## Begin Page text

I've got a few common Alabama towns, I can't remember from where.  At last count I've got 120+ Georgia Cheros, most of those are different varations.  I'm at either 47 or 48 different cities, out of the 70 that known bottles exist from.  I've got a good picture of the Roberts bottle from Eufaula, but it is on my wife's laptop, so maybe later...


----------



## wonkapete (Mar 10, 2010)

Thanks guys.  I've tried to put this in a cumulative list.  I've listed a few of mine too.  I'll update the list once I get home and go through all of mine.  Feel free to make corrections and keep adding to the list!

*Alabama*
Birmingham (script)
 Mobile
 Andalusia (twist style and script)
 Montgomery (block letters and script)
 Troy
 Decatur
 Decature (typo)

*Georgia*
 Columbus 
 Catersville

*Virginia*
 Pocahontas
 Coeburn
 Cleveland
 Appalachia
 Bristol (soda water)
 Cleveland (soda water)
 Coeburn (soda water)

*West Virgina
*Princeton
 Princeton (soda water)

*Tennessee*
 Johnson City
 Kingsport
 Knoxville (large & small letters)
 Nashville
 Chattanooga
 Kingsport
 Cookeville (soda water)
 Bristol
 Morristown (twist style)

*South Carolina*
 Seneca
 Greer

*Kentucky*
 Middlesboro


----------



## cobaltbot (Mar 10, 2010)

If you are interested in picking out the ones from an old thread of Spencer's theres a lot in there:

https://www.antique-bottles.net/forum/m-101895/mpage-3/key-chero%2Ccola/tm.htm


----------



## ncbred (Mar 10, 2010)

There is an error Chero Cola that has Paris Island, NC when it should be SC.

 I have Chero's from Greenville, NC and Rocky Mount, NC.  Both towns had straight side and the twist style bottles.  Rocky Mount also had a Soda Water from that plant.  The Paris Island is a straight side.


----------



## grime5 (Mar 10, 2010)

here are some more.
 soda water columbus ga
 swirl type appalachia va
 swirl type knoxville tn
 soda water middlesboro ky
 macon ga straight side
 columbus ga straight side large and also one small letters
 straight side cordele ga
 straight side memphis tenn.

## End Page text

## Given problem 1
In the Chero Cola bottle thread, what error appears on one Chero Cola bottle?
The listing has no connection to the Chero Cola bottle thread.

## Begin Supplied material

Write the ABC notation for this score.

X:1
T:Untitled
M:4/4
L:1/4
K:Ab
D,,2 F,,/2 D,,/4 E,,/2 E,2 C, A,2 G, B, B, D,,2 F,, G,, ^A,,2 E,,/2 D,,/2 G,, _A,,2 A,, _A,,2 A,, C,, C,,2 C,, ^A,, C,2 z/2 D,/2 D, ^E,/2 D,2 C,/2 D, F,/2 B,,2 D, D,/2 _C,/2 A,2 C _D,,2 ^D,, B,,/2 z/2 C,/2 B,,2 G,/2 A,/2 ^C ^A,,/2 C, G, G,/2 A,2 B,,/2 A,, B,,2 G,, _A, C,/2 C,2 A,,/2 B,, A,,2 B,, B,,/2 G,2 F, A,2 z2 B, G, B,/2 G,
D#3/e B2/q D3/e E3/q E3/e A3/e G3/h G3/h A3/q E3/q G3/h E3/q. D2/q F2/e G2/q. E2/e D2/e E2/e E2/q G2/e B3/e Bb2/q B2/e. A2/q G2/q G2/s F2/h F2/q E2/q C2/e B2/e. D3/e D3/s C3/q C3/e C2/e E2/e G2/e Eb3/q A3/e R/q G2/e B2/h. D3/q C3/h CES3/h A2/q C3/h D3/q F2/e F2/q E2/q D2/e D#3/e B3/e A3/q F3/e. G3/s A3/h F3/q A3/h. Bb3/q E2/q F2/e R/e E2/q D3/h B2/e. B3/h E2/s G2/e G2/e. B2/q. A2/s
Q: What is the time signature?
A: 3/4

## End Supplied material
## Begin Supplied material

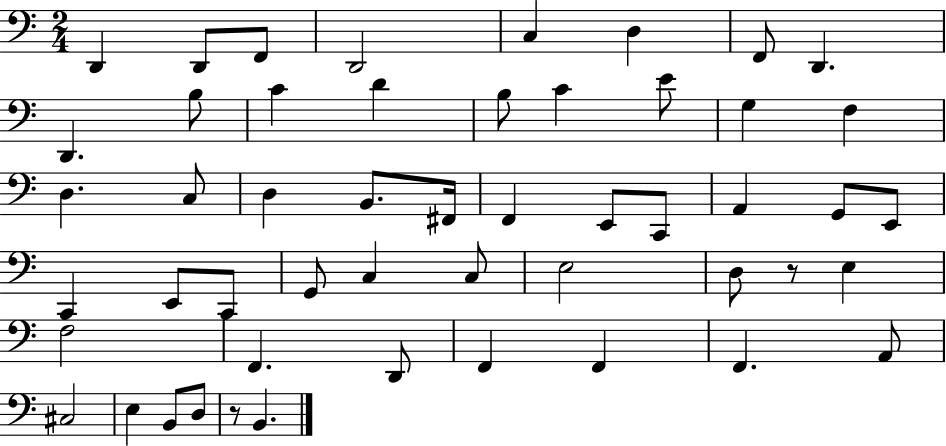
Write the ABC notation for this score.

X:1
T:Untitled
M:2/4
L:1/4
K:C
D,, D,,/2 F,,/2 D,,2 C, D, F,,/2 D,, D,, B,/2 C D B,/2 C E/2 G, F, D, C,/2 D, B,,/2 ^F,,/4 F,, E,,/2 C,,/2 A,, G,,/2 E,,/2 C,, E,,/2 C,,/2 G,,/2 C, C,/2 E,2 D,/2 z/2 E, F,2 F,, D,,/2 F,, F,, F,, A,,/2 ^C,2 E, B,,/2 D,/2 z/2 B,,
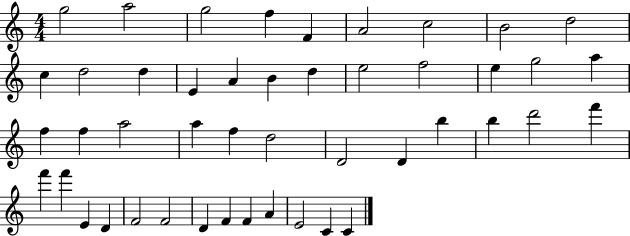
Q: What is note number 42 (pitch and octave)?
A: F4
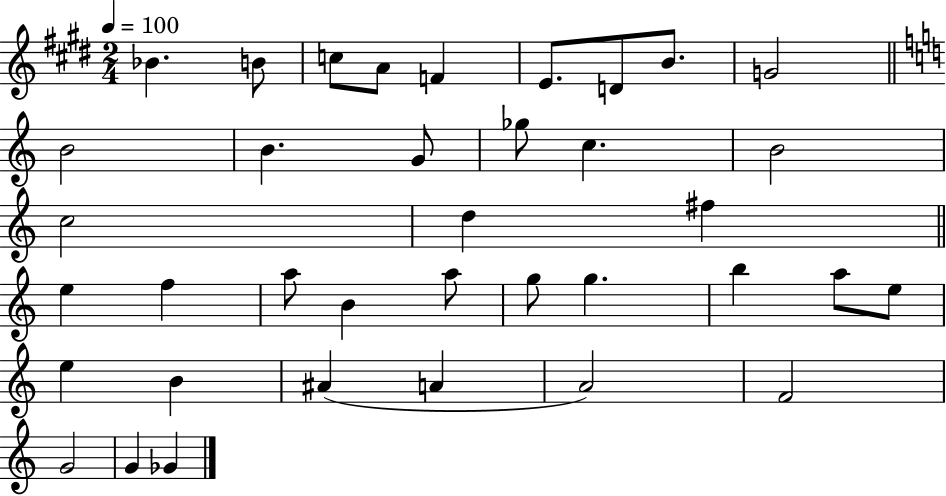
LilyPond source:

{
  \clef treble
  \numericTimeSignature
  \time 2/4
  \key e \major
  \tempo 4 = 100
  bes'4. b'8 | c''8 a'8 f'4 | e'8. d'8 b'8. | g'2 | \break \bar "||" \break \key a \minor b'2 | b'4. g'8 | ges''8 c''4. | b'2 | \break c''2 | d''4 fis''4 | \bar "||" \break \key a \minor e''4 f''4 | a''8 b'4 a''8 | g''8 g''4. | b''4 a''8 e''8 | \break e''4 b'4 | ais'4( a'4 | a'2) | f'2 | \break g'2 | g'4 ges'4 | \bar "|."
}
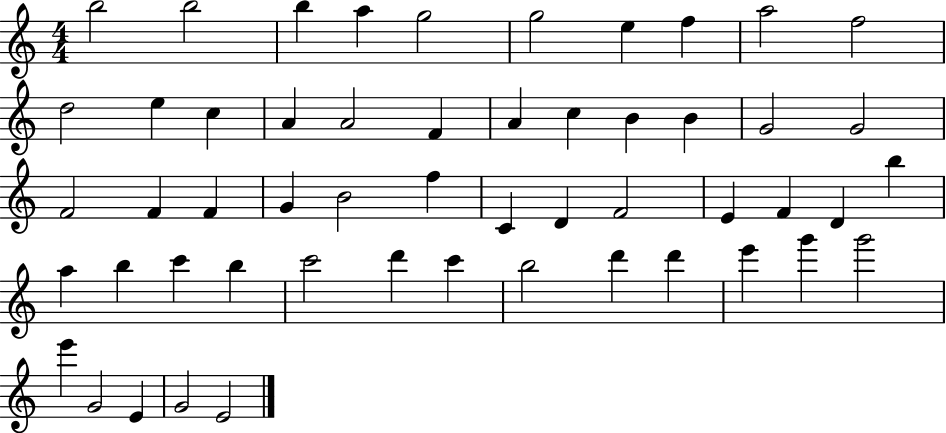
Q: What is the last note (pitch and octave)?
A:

## End Supplied material

## Given problem 2
Please pick out every line of the listing that contains the word "octave".

## Complete answer 1
It reads Paris Island, NC when it should read SC.

## Complete answer 2
Q: What is note number 42 (pitch and octave)?
Q: What is the last note (pitch and octave)?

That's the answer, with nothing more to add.